Prêter une oreille attentive au mal-être, réconforter par une présence-même l’espace d’un instant-une personne en situation de grande solitude, se placer suffisamment en amont afin de prévenir la crise suicidaire: voici quelques-uns des principaux objectifs poursuivis par l’association S.O.S Amitié, qui fête cette année son 50ème anniversaire. Comme le précise la Charte de S.O.S Amitié: « S.O.S Amitié est conscient que tout être humain, à tout moment de son existence, peut avoir besoin d’être écouté par un autre être humain, disponible et attentif. (…) Dans un monde où les communications entre les personnes se font mal(…), S.O.S Amitié s’efforce de conduire la personne écoutée à prendre l’initiative dans les choix de son existence individuelle ou sociale ».
Aujourd’hui, les quelques 1800 bénévoles reçoivent annuellement 720 000 appels, et ce sur tout le territoire français. Forte de principes et de valeurs ancrés depuis l’apparition du premier poste d’écoute à Paris, cette association a cependant été amenée à évoluer, accompagnant notamment les changements sociaux et les évolutions technologiques de son époque. Si la détresse et l’urgence prévalaient autrefois, les « écoutants », comme on les appelle, sont aujourd’hui confrontés à une demande relevant plutôt du maintien du lien social. Cette demande est d’ailleurs en grande partie due à l’évolution du téléphone et d’internet qui permet des communications facilitées car moins onéreuses, et donc plus nombreuses.
Le premier poste d’écoute de S.O.S Amitié est mis en place à Boulogne en 1960 par le pasteur Jean Casalis. Des « répondants » sont accessibles de façon anonyme à toute heure du jour et de la nuit. Bientôt, les postes d’écoute essaiment à travers la France, et tous se réunissent en 1965 au sein d’une structure de coordination fédérale, S.O.S Amitié France. Très vite, le service proposé va s’affranchir de toute connotation religieuse et s’enraciner dans un humanisme largement ouvert, sans jugement ni référence à une morale. Peu à peu, le rôle des bénévoles va également évoluer : l’écoute va prendre le pas sur le dialogue. Il s’agit non plus de dire mais d’aider à dire. Au cours des années 70, les « répondants » vont ainsi devenir des « écoutants », invités à se mettre en retrait (« l’écoute requiert un suprême degré de retenue plutôt qu’un suprême degré d’initiative agissante… » Carl Rogers). Ce changement d’approche est codifié dans la Charte officielle de l’association élaborée en 1976 et régulièrement révisée afin de s’adapter aux changements de la société française.

▶ [DONNÉES EXTRAITES]:

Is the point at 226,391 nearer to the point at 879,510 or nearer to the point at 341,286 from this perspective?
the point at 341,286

==

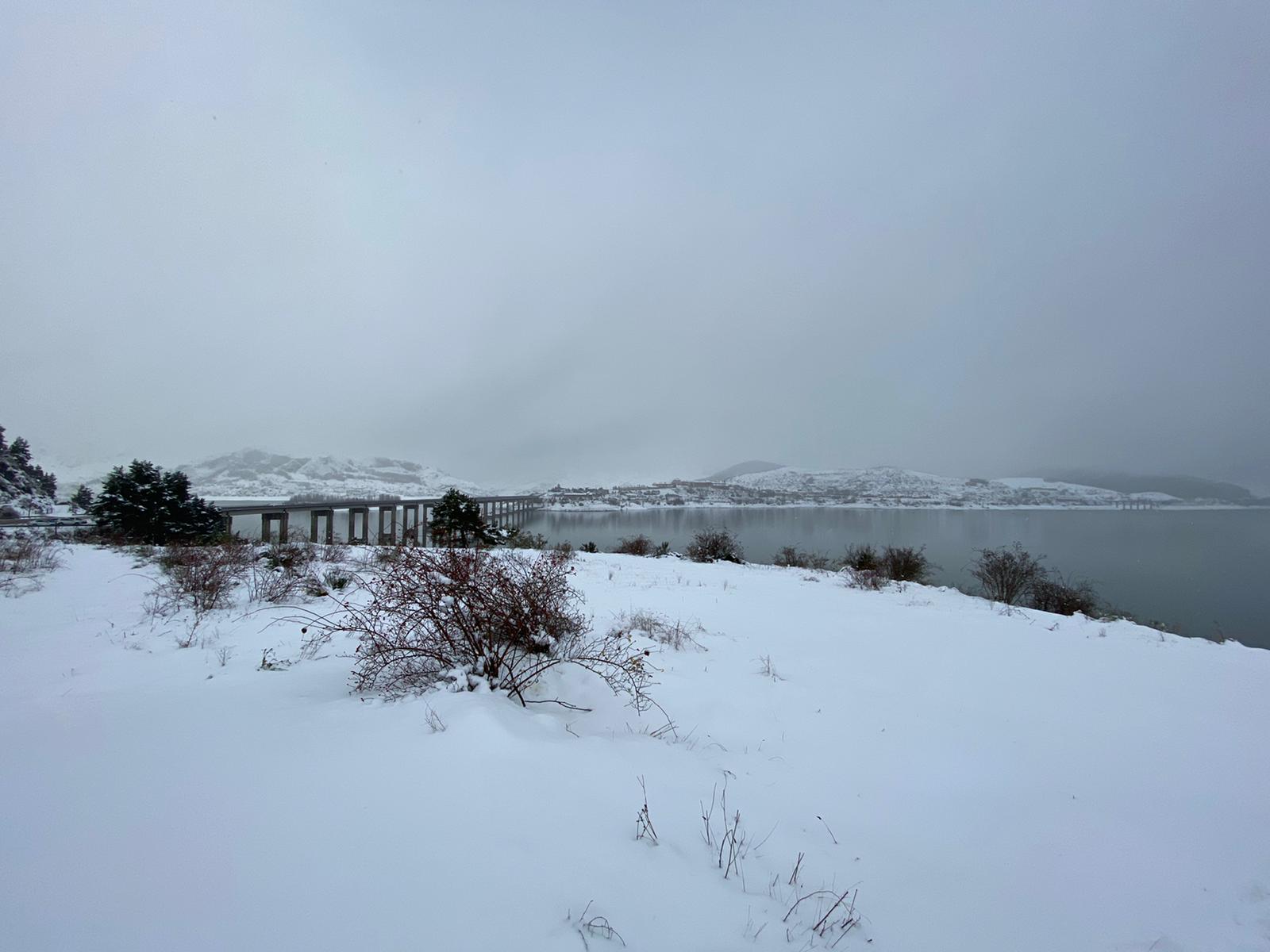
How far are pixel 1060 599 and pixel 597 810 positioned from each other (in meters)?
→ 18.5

▶ [EXERCICE COURT A]: Condensez sous forme de liste le paragraphe du texte sur S.O.S Amitié qui commence par « Le premier poste d'écoute », en conservant ses faits principaux.
▶ [EXERCICE COURT B]: Recopiez à l'identique tout le passage du texte sur S.O.S Amitié, depuis « Aujourd’hui, les quelques » jusqu'à « donc plus nombreuses. ».
Les lignes ne jouent aucun rôle dans ce travail.

▶ [RÉSULTAT CORRECT A]:
- 1960 : le pasteur Jean Casalis met en place à Boulogne le premier poste d'écoute ; des « répondants » y sont accessibles anonymement à toute heure du jour et de la nuit.
- Les postes d'écoute se multiplient en France et se réunissent en 1965 au sein de S.O.S Amitié France, structure de coordination fédérale.
- Le service s'affranchit de toute connotation religieuse au profit d'un humanisme ouvert, sans jugement ni référence à une morale.
- L'écoute prend le pas sur le dialogue : il ne s'agit plus de dire mais d'aider à dire.
- Années 70 : les « répondants » deviennent des « écoutants », invités à se mettre en retrait.
- 1976 : ce changement d'approche est codifié dans la Charte officielle, régulièrement révisée pour s'adapter aux changements de la société française.

▶ [RÉSULTAT CORRECT B]:
Aujourd’hui, les quelques 1800 bénévoles reçoivent annuellement 720 000 appels, et ce sur tout le territoire français. Forte de principes et de valeurs ancrés depuis l’apparition du premier poste d’écoute à Paris, cette association a cependant été amenée à évoluer, accompagnant notamment les changements sociaux et les évolutions technologiques de son époque. Si la détresse et l’urgence prévalaient autrefois, les « écoutants », comme on les appelle, sont aujourd’hui confrontés à une demande relevant plutôt du maintien du lien social. Cette demande est d’ailleurs en grande partie due à l’évolution du téléphone et d’internet qui permet des communications facilitées car moins onéreuses, et donc plus nombreuses.